J. Schmalz GmbH was founded as a razor blade factory in 1910 in Glatten in the Black Forest. Over the years, the company's products changed from razor blades to transport equipment and finally to vacuum technology.

The company is one of the leading suppliers of vacuum technology in the fields of automation and manual handling and clamping. Schmalz employs more than 950 people (2015). The company's sales network includes 16 subsidiaries in China, Finland, France, India, Italy, Japan, Canada, Korea, Mexico, the Netherlands, Poland, Russia, Switzerland, Spain, Turkey and the United States.

History 
In 1910, Johannes Schmalz founded the “Johannes Schmalz Rasierklingenfabrik” in Glatten. The “Glattis” brand was both well-known and successful in Germany, selling up to 600,000 razor blades every month.
The proliferation of the electric shaver required the company to change its focus. From 1948 onwards, Artur Schmalz made innovative developments in the field of light motor vehicles. Schmalz supplied luggage trailers and mobile steps to airports and transport equipment to furniture factories.
When Kurt Schmalz took over the management of the company in 1984, the company moved in a new direction and began to specialise in vacuum technology. In 1990, Wolfgang Schmalz joined the company's management. Together, the two brothers have transformed a company with a long tradition into an international company.

1998 saw the opening of the company's first branch office in Switzerland. Today, Schmalz has a sales network of 17 branch offices across the globe. In 2008, the company's production area in Germany was increased by 10,170 m².

Products 
Schmalz's vacuum technology is utilized in production processes that require workpieces to be moved, ergonomically transported, or secured.
 Vacuum components: Vacuum components help a wide variety of users and industries to perform automation and handling tasks. The range of products includes vacuum suction pads, vacuum generators, mounting elements and system monitors.

§ PROMPT
Which members of the Schmalz family does the text about J. Schmalz GmbH mention by name? The lines after this are unrelated to the text about J. Schmalz GmbH.

§ LISTED ENTRIES
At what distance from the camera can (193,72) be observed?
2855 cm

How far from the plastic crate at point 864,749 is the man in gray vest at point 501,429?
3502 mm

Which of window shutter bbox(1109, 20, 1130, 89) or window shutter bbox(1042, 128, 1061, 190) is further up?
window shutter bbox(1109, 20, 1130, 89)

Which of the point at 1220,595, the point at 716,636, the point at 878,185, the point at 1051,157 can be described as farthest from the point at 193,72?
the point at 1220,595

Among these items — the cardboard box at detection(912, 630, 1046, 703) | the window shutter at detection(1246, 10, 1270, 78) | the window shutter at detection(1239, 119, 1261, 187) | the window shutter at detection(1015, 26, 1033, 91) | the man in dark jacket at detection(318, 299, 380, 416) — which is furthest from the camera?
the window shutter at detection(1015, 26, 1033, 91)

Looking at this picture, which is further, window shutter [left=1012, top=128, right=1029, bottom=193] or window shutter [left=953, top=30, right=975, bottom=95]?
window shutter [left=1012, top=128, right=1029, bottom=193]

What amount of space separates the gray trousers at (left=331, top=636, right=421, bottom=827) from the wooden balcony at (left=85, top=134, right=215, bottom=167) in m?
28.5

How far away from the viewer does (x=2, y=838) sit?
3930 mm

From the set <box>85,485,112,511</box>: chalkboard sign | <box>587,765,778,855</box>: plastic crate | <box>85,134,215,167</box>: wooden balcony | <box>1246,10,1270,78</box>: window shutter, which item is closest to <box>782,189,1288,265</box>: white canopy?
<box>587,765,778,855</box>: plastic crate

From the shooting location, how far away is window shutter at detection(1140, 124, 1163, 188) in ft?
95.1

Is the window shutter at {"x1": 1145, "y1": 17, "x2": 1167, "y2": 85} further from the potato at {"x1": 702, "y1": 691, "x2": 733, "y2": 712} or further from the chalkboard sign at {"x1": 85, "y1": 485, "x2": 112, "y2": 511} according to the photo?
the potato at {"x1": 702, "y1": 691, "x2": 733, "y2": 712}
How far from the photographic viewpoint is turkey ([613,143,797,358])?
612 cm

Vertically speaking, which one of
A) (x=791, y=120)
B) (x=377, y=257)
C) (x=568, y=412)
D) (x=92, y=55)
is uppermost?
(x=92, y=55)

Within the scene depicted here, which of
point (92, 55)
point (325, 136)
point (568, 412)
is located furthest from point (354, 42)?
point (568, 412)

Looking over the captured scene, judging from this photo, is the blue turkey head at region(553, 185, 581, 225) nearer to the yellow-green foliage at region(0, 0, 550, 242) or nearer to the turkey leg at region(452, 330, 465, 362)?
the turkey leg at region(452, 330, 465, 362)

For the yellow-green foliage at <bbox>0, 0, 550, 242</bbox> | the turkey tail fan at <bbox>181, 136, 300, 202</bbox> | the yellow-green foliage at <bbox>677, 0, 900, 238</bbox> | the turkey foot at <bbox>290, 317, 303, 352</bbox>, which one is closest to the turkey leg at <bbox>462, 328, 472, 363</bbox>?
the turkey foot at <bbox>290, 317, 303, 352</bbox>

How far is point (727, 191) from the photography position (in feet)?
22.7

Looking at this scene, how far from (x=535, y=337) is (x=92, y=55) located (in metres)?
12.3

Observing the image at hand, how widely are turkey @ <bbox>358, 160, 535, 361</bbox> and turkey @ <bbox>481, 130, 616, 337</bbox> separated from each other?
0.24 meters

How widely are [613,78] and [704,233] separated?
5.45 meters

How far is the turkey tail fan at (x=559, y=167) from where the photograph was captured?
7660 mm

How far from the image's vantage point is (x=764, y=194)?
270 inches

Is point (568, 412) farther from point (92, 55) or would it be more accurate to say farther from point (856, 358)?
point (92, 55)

§ FULL ANSWER
Johannes Schmalz, Artur Schmalz, Kurt Schmalz, Wolfgang Schmalz